** Data for this task **
--------------------

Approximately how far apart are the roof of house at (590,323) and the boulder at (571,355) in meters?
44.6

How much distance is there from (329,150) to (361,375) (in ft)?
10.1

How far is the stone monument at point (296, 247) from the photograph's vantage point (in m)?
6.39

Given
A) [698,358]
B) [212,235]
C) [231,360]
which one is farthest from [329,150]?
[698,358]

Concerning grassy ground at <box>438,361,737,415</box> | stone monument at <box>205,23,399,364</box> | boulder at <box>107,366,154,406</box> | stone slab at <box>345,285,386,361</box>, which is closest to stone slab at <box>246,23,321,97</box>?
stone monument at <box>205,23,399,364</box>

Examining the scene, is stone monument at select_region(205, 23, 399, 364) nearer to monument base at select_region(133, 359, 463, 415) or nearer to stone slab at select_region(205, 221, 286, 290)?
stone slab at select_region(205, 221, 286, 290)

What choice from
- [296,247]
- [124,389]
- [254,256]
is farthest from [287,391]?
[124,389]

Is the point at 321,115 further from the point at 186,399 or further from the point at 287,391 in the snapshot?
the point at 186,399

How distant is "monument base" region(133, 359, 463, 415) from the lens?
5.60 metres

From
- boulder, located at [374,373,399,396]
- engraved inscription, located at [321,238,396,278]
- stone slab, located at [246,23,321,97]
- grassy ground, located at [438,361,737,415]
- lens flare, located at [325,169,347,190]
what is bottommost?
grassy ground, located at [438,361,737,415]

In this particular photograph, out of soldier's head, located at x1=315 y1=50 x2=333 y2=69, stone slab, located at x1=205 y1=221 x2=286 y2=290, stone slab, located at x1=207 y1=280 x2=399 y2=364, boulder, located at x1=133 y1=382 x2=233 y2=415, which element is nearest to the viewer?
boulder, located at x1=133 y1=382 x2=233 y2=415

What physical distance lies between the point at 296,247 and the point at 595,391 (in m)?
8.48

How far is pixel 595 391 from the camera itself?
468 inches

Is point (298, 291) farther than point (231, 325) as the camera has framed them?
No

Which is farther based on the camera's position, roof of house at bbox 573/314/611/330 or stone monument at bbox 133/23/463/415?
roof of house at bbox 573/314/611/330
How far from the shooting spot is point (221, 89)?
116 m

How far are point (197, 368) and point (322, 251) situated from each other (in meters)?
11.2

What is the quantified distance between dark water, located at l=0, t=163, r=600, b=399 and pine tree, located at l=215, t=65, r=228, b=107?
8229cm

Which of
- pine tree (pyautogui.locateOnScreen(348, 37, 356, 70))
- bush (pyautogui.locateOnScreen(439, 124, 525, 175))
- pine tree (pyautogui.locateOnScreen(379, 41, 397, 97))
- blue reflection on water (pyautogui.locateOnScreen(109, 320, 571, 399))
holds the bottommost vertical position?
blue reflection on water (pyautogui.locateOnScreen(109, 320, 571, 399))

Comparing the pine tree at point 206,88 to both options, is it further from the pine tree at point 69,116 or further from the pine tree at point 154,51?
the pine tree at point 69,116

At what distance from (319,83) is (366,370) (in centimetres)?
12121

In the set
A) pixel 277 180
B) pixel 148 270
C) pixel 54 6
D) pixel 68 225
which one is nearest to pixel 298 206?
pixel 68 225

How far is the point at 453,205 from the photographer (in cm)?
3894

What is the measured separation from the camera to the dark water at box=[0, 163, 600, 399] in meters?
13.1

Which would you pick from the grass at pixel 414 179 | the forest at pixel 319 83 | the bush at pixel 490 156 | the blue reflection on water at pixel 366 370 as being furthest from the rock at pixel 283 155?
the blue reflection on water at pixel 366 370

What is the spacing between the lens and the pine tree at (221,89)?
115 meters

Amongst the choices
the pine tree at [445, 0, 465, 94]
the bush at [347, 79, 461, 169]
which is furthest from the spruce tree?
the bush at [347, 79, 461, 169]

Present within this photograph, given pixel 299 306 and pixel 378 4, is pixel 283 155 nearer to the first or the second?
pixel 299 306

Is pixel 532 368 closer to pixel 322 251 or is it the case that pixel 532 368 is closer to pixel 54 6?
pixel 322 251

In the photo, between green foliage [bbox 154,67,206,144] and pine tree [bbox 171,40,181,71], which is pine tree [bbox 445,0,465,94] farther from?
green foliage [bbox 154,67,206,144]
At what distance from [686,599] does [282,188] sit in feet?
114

--------------------

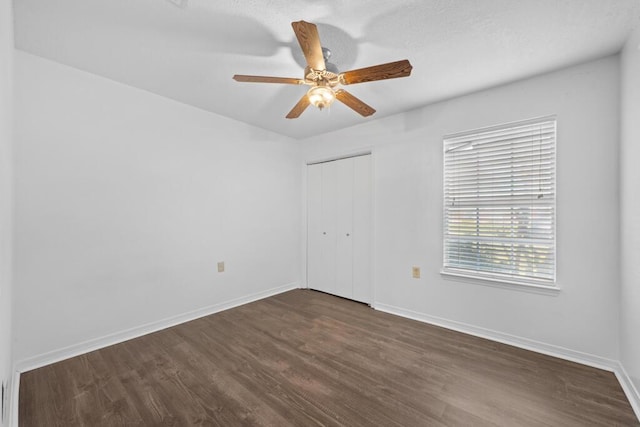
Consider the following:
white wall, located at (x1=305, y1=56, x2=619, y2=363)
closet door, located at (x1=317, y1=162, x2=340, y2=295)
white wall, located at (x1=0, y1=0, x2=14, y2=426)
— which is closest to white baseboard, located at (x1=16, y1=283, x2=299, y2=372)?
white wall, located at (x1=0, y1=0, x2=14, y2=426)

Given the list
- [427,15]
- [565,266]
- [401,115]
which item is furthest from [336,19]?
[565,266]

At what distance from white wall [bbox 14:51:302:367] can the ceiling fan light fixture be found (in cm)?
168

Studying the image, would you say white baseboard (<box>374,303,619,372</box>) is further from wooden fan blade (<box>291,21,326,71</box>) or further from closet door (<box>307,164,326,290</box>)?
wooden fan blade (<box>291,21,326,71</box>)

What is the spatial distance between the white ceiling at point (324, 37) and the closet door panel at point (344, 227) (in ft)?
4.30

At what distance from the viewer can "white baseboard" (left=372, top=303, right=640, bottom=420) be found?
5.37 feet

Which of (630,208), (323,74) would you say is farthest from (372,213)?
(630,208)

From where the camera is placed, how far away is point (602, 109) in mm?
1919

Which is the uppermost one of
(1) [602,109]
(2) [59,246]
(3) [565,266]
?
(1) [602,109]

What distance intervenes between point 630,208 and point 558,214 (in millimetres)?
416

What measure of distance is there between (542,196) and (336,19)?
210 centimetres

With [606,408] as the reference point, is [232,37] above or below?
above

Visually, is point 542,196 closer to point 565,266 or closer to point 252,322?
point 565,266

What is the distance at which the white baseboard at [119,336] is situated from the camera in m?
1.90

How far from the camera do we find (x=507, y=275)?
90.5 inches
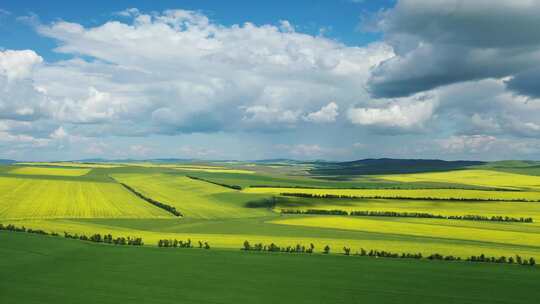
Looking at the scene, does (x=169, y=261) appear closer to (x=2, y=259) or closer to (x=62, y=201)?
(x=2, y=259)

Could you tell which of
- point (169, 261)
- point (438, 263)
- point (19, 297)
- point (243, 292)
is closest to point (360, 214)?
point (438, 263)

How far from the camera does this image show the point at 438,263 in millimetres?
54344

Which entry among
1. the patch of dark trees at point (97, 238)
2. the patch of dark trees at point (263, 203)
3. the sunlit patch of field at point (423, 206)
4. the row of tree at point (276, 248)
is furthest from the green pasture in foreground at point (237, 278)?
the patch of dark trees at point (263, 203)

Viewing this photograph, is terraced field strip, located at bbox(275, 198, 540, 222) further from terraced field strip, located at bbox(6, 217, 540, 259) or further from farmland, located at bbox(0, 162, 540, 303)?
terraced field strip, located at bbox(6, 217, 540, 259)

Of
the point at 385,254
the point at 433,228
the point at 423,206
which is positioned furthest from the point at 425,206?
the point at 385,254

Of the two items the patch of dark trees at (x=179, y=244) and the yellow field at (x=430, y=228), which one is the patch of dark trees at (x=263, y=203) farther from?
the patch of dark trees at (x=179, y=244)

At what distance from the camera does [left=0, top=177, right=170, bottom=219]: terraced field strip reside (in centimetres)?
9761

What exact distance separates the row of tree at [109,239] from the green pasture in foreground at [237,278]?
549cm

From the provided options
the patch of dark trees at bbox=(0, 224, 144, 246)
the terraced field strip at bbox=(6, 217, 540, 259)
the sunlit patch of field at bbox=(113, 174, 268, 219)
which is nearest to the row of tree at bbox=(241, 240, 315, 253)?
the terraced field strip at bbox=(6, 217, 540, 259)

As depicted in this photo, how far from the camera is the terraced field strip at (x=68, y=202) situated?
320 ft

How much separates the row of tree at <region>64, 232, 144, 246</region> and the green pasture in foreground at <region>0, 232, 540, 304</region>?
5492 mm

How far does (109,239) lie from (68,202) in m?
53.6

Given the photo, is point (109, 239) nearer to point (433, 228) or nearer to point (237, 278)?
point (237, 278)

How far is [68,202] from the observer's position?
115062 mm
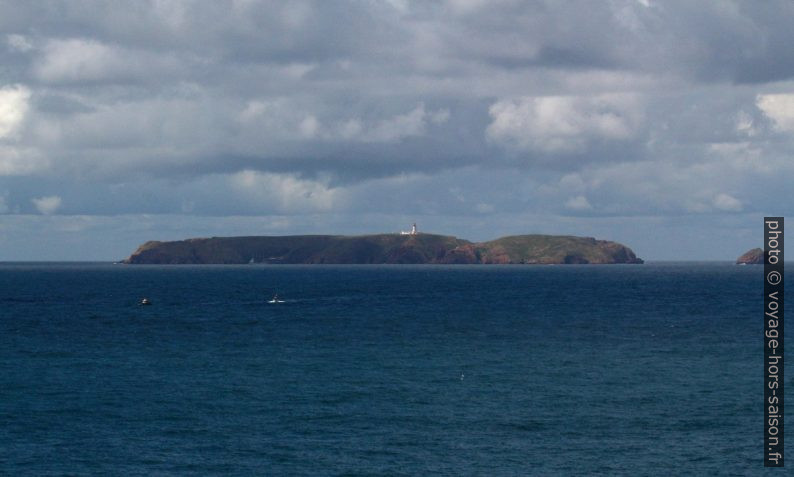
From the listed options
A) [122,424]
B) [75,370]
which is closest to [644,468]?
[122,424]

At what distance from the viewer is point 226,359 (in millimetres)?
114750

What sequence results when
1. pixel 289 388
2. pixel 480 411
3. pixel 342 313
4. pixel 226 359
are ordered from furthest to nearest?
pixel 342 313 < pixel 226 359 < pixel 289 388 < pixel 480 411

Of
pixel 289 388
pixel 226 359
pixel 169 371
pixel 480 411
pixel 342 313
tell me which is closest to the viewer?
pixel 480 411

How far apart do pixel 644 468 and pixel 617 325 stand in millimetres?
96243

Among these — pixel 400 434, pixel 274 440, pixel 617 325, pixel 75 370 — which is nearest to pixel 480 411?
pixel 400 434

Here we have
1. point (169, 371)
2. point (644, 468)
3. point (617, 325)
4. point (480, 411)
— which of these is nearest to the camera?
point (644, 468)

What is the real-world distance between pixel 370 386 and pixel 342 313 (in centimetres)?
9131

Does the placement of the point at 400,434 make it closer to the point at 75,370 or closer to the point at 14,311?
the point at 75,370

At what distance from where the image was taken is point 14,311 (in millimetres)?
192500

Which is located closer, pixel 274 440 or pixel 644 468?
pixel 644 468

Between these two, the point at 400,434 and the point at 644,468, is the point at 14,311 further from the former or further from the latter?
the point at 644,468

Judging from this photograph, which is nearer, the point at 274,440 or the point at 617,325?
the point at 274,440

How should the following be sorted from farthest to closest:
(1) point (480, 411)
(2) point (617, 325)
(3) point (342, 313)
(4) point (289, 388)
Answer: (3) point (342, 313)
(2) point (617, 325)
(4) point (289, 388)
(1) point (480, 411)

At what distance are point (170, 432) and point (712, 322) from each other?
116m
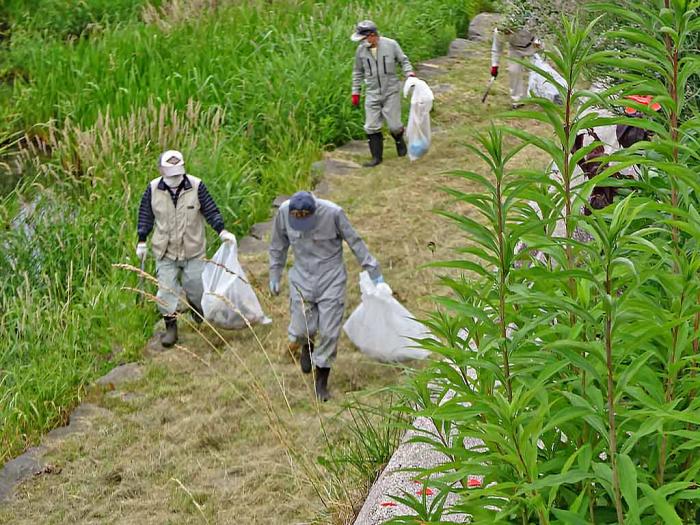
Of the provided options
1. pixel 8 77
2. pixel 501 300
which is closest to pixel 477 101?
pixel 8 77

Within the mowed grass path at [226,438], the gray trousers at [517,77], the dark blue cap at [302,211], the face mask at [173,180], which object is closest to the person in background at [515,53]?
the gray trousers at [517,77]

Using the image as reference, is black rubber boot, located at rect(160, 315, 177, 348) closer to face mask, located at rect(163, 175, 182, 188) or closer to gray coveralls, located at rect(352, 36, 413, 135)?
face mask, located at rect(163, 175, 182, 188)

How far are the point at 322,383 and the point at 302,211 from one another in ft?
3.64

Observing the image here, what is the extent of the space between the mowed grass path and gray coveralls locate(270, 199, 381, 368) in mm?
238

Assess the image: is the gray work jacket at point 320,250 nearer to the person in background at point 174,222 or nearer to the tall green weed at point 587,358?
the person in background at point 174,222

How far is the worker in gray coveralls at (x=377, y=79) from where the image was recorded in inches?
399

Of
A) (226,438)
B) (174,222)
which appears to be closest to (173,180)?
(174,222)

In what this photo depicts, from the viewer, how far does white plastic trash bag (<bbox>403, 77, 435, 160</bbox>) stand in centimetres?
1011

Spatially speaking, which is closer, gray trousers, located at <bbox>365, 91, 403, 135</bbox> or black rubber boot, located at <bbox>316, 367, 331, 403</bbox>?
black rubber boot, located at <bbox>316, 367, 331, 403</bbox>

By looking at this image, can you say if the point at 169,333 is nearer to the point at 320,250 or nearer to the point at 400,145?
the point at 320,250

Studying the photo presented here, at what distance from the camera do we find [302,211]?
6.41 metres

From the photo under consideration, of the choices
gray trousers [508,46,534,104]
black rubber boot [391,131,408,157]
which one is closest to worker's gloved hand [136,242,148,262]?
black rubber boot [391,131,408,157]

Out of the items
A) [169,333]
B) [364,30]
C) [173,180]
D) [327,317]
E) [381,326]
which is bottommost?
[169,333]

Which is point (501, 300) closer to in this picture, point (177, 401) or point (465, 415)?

--------------------

** Task statement **
Pull out every line in the records above that contains the word "find", and copy each one.

** Result of this exercise **
How far from the camera do we find (x=507, y=275)?
Studying the photo presented here, at what distance from the camera do we find [302,211]?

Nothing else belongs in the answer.